Instruction 1. Please locate every line of the records that contains the word "much" and copy each one. Case counts.

# How much does a Lyft driver keep on a minimum fare ride?



## Muki (Oct 15, 2015)

Subject line says it all.


----------



## macchiato (Sep 29, 2015)

A min fare trip. This one had a tip though.









So -$2 = $3.20.

Edit: this is a min fare in LA. Your mileage may vary.


----------



## andaas (May 19, 2015)

Depends on your market, but as macchiato posted, the typical markets with a $4 minimum fare, drivers keep $3.20. (Drivers on 25% commission schedule would keep $3.00).


----------



## Muki (Oct 15, 2015)

So Lyft drivers keep more of their minimum fare than Uber drivers, generally?


----------



## andaas (May 19, 2015)

I would think so, Uber keeps nearly 50% on minimum fares in most markets.


----------



## macchiato (Sep 29, 2015)

If you do the power driver bonus, you keep all of it.


----------



## ClevelandUberRider (Nov 28, 2015)

On the driver's side, in regard to each trip, while some of our costs are variable in nature, incurred either on a per-mile basis (fuel, wear and tear, etc.) or on a per-minute basis (our time etc.), some of our costs are fixed per each trip, no matter the number of miles or minutes within that trip. For example, avg amount of time and distance to PU point, avg amount of time waiting for pax to grace us with their majestic, grand royal arrival, amount and effort of greetings and some chatting (I know many of us, including me, actually enjoy convo and interactions with our pax, but for the purpose of this discussion let's assume that drivers' such efforts should be compensated, just like any other front line workers do), and amount of record keeping that many TNC drivers do (from the minimal of taking a screenshot after a trip, to the most careful driver who uses an actual pen to write down on his actual physical notebook the exact odometer reading at PU point, full address of PU pt, day and time trip started, odometer reading at arrival, full address of arrival, and day and time of arrival, all as a part of paperwork for tax purposes), etc.

Image-based spatial reasoning data.

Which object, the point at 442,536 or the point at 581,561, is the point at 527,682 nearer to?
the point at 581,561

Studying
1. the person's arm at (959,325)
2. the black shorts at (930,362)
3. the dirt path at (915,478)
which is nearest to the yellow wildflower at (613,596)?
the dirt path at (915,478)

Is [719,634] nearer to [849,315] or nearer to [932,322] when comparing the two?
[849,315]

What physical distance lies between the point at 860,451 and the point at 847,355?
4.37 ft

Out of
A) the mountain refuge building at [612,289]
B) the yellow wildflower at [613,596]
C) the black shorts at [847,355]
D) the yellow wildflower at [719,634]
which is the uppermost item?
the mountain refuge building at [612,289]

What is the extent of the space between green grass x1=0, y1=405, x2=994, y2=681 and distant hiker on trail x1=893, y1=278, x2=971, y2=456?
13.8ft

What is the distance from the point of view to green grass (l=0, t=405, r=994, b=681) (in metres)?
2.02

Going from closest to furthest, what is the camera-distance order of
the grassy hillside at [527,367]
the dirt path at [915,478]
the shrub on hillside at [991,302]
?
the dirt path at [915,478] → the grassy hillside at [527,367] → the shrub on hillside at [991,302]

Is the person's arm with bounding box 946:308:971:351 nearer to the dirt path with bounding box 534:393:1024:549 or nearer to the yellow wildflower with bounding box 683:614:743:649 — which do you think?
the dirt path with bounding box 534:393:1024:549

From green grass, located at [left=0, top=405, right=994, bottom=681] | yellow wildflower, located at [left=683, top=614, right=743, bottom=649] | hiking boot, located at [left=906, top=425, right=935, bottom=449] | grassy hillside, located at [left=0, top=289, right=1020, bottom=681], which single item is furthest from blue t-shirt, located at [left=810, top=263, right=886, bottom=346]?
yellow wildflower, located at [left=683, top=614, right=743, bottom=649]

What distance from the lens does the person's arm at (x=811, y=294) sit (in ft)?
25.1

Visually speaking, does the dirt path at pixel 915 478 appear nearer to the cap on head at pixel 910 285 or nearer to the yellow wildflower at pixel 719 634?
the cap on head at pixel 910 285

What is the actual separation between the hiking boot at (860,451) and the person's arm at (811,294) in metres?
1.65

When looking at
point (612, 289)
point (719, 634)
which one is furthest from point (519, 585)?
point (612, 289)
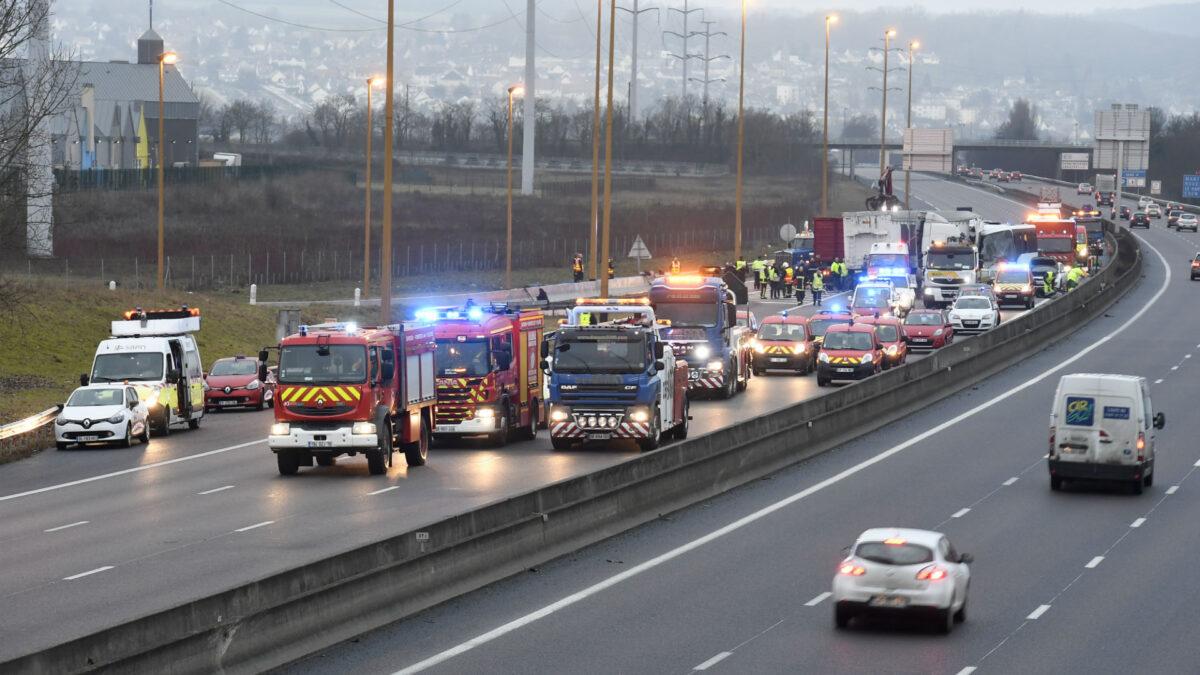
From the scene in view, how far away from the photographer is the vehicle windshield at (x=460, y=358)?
3619cm

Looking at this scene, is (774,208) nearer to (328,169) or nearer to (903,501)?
(328,169)

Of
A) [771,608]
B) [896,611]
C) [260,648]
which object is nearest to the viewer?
[260,648]

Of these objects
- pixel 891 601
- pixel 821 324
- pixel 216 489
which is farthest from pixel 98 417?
pixel 821 324

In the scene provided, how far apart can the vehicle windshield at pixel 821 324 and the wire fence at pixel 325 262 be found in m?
26.6

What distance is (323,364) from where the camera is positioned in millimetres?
32250

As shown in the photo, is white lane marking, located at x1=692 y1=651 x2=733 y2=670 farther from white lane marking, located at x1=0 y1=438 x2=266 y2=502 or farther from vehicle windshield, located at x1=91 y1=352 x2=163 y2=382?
vehicle windshield, located at x1=91 y1=352 x2=163 y2=382

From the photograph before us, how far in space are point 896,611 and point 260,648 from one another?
23.1ft

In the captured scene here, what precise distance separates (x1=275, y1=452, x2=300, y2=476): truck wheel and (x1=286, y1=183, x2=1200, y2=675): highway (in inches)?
310

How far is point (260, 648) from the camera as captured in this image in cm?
1744

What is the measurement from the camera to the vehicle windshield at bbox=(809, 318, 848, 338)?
57.8 meters

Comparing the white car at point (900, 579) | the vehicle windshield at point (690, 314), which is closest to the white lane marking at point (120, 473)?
the vehicle windshield at point (690, 314)

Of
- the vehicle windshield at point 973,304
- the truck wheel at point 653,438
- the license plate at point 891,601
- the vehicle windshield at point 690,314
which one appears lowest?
the truck wheel at point 653,438

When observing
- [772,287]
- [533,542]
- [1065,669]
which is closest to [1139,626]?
[1065,669]

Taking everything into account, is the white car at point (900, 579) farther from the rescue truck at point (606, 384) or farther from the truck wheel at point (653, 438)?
the truck wheel at point (653, 438)
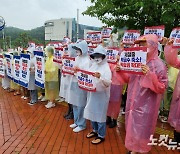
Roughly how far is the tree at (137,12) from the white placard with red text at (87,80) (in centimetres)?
319

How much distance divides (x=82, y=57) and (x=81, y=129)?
1472mm

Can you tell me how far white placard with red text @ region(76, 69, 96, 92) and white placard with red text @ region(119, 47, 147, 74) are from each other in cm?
75

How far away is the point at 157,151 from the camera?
14.0ft

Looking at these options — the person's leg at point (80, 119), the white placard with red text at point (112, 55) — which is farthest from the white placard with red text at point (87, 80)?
the white placard with red text at point (112, 55)

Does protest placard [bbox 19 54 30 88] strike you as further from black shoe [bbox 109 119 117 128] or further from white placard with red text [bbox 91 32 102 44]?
black shoe [bbox 109 119 117 128]

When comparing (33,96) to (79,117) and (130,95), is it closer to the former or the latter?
(79,117)

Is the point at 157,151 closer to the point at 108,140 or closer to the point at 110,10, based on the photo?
the point at 108,140

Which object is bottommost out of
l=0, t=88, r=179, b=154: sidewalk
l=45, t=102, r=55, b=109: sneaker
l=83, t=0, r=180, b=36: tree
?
l=0, t=88, r=179, b=154: sidewalk

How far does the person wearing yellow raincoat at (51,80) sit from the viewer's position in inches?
260

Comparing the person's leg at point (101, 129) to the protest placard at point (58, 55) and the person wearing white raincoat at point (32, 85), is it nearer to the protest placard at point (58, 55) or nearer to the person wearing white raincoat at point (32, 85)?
the protest placard at point (58, 55)

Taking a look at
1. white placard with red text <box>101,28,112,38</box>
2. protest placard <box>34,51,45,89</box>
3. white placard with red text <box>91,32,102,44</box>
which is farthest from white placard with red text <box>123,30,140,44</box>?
protest placard <box>34,51,45,89</box>

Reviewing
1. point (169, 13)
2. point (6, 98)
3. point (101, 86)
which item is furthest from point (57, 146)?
point (169, 13)

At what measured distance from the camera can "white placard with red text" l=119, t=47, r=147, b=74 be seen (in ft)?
10.8

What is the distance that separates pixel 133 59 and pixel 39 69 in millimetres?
3703
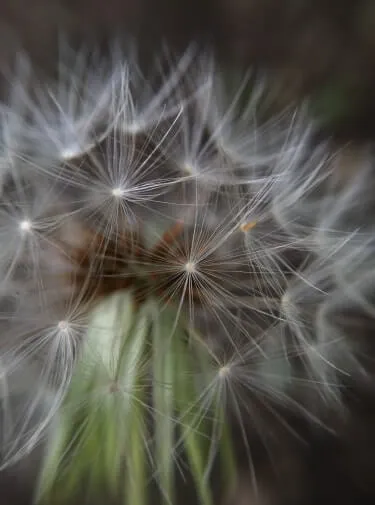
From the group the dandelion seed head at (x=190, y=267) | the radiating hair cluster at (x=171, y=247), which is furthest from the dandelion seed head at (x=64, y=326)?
the dandelion seed head at (x=190, y=267)

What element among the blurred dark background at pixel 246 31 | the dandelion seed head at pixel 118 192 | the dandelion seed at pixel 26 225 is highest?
the blurred dark background at pixel 246 31

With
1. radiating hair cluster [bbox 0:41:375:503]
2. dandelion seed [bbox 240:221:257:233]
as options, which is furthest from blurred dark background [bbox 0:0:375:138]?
dandelion seed [bbox 240:221:257:233]

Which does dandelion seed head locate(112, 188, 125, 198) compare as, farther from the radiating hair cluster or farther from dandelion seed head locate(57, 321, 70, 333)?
dandelion seed head locate(57, 321, 70, 333)

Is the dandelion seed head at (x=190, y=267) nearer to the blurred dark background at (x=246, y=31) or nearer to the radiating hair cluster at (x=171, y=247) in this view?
the radiating hair cluster at (x=171, y=247)

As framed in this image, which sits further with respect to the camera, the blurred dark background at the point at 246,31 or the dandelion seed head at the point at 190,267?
the blurred dark background at the point at 246,31

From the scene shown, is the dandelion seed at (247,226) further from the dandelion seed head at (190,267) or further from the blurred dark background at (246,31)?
the blurred dark background at (246,31)

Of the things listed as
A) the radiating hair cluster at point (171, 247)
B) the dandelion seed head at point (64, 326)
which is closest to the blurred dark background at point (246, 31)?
the radiating hair cluster at point (171, 247)

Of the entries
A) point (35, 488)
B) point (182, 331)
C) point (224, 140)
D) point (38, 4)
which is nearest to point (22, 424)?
point (35, 488)

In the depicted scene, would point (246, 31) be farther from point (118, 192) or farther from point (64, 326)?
point (64, 326)

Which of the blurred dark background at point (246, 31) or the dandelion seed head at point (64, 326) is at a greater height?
the blurred dark background at point (246, 31)

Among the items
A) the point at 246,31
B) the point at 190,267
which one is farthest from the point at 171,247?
the point at 246,31
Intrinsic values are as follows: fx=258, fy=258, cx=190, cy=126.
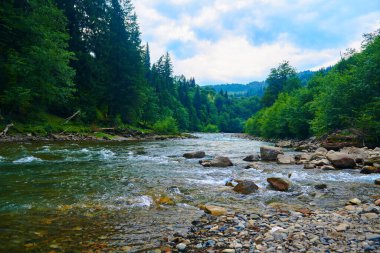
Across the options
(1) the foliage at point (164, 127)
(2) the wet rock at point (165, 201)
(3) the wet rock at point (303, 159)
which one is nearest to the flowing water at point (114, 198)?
(2) the wet rock at point (165, 201)

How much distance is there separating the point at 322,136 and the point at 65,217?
32878 millimetres

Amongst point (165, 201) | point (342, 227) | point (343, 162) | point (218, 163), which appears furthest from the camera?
point (218, 163)

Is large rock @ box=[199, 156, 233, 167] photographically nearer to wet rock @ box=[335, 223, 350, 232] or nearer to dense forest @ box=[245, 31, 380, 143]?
wet rock @ box=[335, 223, 350, 232]

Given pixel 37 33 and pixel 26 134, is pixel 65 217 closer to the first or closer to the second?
pixel 26 134

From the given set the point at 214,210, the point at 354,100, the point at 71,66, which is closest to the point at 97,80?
the point at 71,66

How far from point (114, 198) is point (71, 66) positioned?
38910 millimetres

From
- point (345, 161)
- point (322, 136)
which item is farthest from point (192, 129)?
point (345, 161)

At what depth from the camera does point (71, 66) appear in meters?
41.0

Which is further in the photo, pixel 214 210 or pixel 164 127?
pixel 164 127

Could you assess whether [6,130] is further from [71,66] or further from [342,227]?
[342,227]

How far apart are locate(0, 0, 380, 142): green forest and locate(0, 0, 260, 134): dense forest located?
10cm

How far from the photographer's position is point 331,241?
457cm

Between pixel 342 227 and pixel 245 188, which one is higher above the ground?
pixel 342 227

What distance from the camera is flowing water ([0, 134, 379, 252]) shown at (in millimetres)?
5051
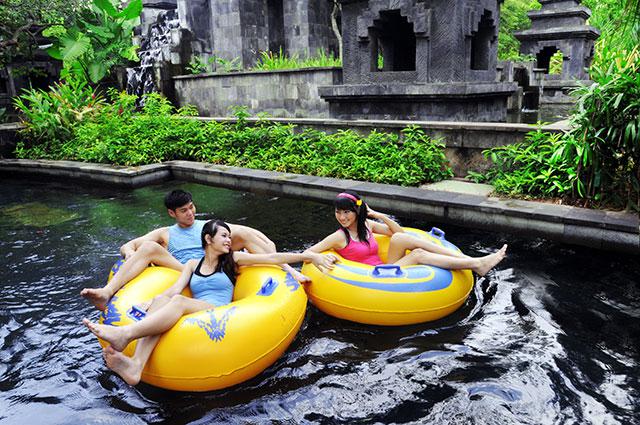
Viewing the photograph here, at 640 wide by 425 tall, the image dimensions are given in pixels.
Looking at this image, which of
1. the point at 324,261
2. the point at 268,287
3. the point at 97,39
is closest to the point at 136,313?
the point at 268,287

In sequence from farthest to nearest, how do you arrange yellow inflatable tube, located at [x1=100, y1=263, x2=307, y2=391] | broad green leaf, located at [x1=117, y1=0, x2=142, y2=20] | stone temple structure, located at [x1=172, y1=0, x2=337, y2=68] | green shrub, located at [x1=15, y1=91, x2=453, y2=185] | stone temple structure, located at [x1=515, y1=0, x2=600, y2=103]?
stone temple structure, located at [x1=515, y1=0, x2=600, y2=103] < stone temple structure, located at [x1=172, y1=0, x2=337, y2=68] < broad green leaf, located at [x1=117, y1=0, x2=142, y2=20] < green shrub, located at [x1=15, y1=91, x2=453, y2=185] < yellow inflatable tube, located at [x1=100, y1=263, x2=307, y2=391]

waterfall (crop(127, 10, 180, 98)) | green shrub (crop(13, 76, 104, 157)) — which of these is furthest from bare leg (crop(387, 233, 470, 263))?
waterfall (crop(127, 10, 180, 98))

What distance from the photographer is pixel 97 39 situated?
15156 millimetres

Instruction 2.
Decide whether each statement below agrees with the Lyft fare thread. Answer yes or no for each, and quote the deciding words of the thread.
(a) According to andaas, drivers on a 25% commission schedule keep $3.00 on a $4 minimum fare.
(b) andaas says Uber keeps about a quarter of minimum fares in most markets.
(c) macchiato says a driver who does the power driver bonus keeps all of it.

Task response 1.
How much distance divides (x=82, y=57) and (x=81, y=129)?
How much distance is there separating the point at 322,136 and the point at 65,217?

Task response 2.
(a) Yes: "Drivers on 25% commission schedule would keep $3.00"
(b) No: "Uber keeps nearly 50% on minimum fares in most markets"
(c) Yes: "If you do the power driver bonus, you keep all of it."